Task prompt:
Copy each line exactly. Leave nothing out.

Record list:
* start *

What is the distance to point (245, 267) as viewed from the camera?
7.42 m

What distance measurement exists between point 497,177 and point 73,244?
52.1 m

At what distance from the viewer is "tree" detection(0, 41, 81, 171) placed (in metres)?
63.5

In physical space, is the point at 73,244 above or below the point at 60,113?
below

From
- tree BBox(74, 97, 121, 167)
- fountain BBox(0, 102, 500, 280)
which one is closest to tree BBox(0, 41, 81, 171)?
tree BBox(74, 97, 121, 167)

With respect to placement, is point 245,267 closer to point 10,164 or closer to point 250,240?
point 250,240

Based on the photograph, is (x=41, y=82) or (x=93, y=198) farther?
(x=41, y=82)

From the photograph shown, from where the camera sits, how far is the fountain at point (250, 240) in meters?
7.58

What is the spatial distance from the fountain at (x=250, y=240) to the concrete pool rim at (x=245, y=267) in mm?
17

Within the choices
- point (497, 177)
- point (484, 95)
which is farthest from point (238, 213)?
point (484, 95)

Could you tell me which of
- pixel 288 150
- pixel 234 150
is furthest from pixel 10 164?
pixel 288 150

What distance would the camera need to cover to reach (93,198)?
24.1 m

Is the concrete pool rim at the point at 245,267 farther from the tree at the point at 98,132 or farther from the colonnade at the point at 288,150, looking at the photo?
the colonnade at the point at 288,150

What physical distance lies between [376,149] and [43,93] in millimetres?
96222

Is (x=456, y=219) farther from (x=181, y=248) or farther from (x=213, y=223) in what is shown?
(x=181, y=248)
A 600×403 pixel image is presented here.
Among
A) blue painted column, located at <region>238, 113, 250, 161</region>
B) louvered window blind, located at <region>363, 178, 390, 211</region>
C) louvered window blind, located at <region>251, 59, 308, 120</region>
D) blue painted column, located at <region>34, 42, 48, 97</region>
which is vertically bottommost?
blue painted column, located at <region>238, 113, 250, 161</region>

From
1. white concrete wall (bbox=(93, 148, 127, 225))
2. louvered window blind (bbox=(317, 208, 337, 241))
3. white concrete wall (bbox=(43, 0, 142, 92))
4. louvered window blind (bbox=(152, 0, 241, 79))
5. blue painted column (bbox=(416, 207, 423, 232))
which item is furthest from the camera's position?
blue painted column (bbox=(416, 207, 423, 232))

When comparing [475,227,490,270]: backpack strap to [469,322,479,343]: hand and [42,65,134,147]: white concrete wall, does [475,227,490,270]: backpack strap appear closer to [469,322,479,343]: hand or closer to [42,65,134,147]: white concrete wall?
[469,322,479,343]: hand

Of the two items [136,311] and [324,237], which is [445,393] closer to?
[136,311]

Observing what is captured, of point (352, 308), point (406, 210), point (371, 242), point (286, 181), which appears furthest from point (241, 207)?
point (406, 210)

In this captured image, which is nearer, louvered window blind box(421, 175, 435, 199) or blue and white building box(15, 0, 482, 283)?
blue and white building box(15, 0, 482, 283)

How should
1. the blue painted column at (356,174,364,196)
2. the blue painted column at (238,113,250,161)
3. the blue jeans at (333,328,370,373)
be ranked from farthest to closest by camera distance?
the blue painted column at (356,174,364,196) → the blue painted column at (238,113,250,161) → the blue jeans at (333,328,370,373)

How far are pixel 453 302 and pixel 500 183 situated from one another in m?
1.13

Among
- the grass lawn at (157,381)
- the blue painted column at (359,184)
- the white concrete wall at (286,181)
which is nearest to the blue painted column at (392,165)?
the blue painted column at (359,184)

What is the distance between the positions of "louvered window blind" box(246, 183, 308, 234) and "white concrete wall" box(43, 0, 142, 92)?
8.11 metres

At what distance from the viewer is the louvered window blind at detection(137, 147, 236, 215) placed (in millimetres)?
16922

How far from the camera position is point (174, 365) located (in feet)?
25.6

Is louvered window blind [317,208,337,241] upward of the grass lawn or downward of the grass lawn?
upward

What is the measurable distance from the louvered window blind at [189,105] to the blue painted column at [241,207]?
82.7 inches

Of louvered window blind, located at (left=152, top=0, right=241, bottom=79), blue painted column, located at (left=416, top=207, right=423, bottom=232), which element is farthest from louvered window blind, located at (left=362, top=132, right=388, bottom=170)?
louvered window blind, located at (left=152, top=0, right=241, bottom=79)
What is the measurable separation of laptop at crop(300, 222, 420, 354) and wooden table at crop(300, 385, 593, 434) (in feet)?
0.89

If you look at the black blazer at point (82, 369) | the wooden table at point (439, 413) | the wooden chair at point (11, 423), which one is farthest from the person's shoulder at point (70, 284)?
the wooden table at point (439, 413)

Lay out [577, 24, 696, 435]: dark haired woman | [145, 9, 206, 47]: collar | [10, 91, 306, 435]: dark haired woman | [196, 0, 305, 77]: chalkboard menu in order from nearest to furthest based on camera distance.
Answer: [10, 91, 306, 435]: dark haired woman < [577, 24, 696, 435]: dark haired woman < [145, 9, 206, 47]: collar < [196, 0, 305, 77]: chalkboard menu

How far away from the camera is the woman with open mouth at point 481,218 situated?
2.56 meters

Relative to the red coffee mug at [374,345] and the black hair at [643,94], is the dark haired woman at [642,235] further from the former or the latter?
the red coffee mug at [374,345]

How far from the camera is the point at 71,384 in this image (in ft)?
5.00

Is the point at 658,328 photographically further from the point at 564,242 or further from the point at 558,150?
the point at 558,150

* end *

Response to this task:
What is the distance to point (245, 267) as viewed from the camera?
7.42 m

What distance measurement exists between point 497,177 and point 73,244?
52.1 m

At what distance from the viewer is "tree" detection(0, 41, 81, 171) placed (in metres)?
63.5

In physical space, is the point at 73,244 above or below the point at 60,113?
below

From
- tree BBox(74, 97, 121, 167)
- fountain BBox(0, 102, 500, 280)
which one is closest to tree BBox(0, 41, 81, 171)?
tree BBox(74, 97, 121, 167)

With respect to placement, is point 245,267 closer to point 10,164 or closer to point 250,240?
point 250,240

Based on the photograph, is (x=41, y=82) or (x=93, y=198) farther?
(x=41, y=82)

From the photograph shown, from where the camera sits, how far is the fountain at point (250, 240) in meters?
7.58

What is the spatial distance from the fountain at (x=250, y=240) to the concrete pool rim at (x=245, y=267) in mm?
17

Within the choices
- point (497, 177)
- point (484, 95)
which is farthest from point (238, 213)?
point (484, 95)

Could you tell me which of
- pixel 288 150
- pixel 234 150
is furthest from pixel 10 164?
pixel 288 150

What distance would the camera need to cover to reach (93,198)?
24.1 m

Is the concrete pool rim at the point at 245,267 farther from the tree at the point at 98,132 or farther from the colonnade at the point at 288,150, looking at the photo?
the colonnade at the point at 288,150

What physical distance lies between [376,149] and [43,93] in millimetres?
96222

Is (x=456, y=219) farther from (x=181, y=248) or farther from (x=213, y=223) in what is shown?
(x=181, y=248)
A 600×403 pixel image is presented here.
Among
A) blue painted column, located at <region>238, 113, 250, 161</region>
B) louvered window blind, located at <region>363, 178, 390, 211</region>
C) louvered window blind, located at <region>251, 59, 308, 120</region>
D) blue painted column, located at <region>34, 42, 48, 97</region>
which is vertically bottommost?
blue painted column, located at <region>238, 113, 250, 161</region>

From
1. white concrete wall (bbox=(93, 148, 127, 225))
2. louvered window blind (bbox=(317, 208, 337, 241))
3. white concrete wall (bbox=(43, 0, 142, 92))
4. louvered window blind (bbox=(152, 0, 241, 79))
5. blue painted column (bbox=(416, 207, 423, 232))
which item is furthest from the camera's position?
blue painted column (bbox=(416, 207, 423, 232))

When comparing [475,227,490,270]: backpack strap to [469,322,479,343]: hand and [42,65,134,147]: white concrete wall, does [475,227,490,270]: backpack strap appear closer to [469,322,479,343]: hand or closer to [42,65,134,147]: white concrete wall?
[469,322,479,343]: hand

Of the two items [136,311] and [324,237], which is [445,393] closer to?
[136,311]

Observing what is captured, of point (352, 308), point (406, 210), point (371, 242), point (286, 181), which appears furthest from point (241, 207)?
point (406, 210)

In this captured image, which is nearer, louvered window blind box(421, 175, 435, 199) or blue and white building box(15, 0, 482, 283)?
blue and white building box(15, 0, 482, 283)

How should
1. the blue painted column at (356,174,364,196)
2. the blue painted column at (238,113,250,161)
3. the blue jeans at (333,328,370,373)
be ranked from farthest to closest by camera distance?
the blue painted column at (356,174,364,196) → the blue painted column at (238,113,250,161) → the blue jeans at (333,328,370,373)

How far are pixel 453 302 and pixel 500 183 situated from one another in m?
1.13

Among
- the grass lawn at (157,381)
- the blue painted column at (359,184)
- the white concrete wall at (286,181)
which is nearest to the blue painted column at (392,165)?
the blue painted column at (359,184)

What is the distance between the positions of "louvered window blind" box(246, 183, 308, 234) and "white concrete wall" box(43, 0, 142, 92)?
8.11 metres

At what distance from the viewer is the louvered window blind at detection(137, 147, 236, 215) placed (in millimetres)?
16922

How far from the camera position is point (174, 365) located (in feet)?
25.6

Is louvered window blind [317,208,337,241] upward of the grass lawn or downward of the grass lawn?
upward

What is the measurable distance from the louvered window blind at [189,105] to the blue painted column at [241,207]?
82.7 inches

Of louvered window blind, located at (left=152, top=0, right=241, bottom=79), blue painted column, located at (left=416, top=207, right=423, bottom=232), which element is farthest from louvered window blind, located at (left=362, top=132, right=388, bottom=170)?
louvered window blind, located at (left=152, top=0, right=241, bottom=79)
What is the measurable separation of laptop at crop(300, 222, 420, 354) and wooden table at crop(300, 385, 593, 434) (in feet)?
0.89

If you look at the black blazer at point (82, 369) | the wooden table at point (439, 413) | the wooden chair at point (11, 423), which one is farthest from the person's shoulder at point (70, 284)?
the wooden table at point (439, 413)

Lay out [577, 24, 696, 435]: dark haired woman | [145, 9, 206, 47]: collar | [10, 91, 306, 435]: dark haired woman | [196, 0, 305, 77]: chalkboard menu in order from nearest to furthest based on camera distance.
Answer: [10, 91, 306, 435]: dark haired woman < [577, 24, 696, 435]: dark haired woman < [145, 9, 206, 47]: collar < [196, 0, 305, 77]: chalkboard menu

How far away from the camera is the woman with open mouth at point 481,218 situated?
2.56 meters

Relative to the red coffee mug at [374,345] and the black hair at [643,94], is the dark haired woman at [642,235] further from the former or the latter?
the red coffee mug at [374,345]

How far from the camera is the point at 71,384 in this image (in ft)?
5.00

Is the point at 658,328 photographically further from the point at 564,242 or further from the point at 558,150?
the point at 558,150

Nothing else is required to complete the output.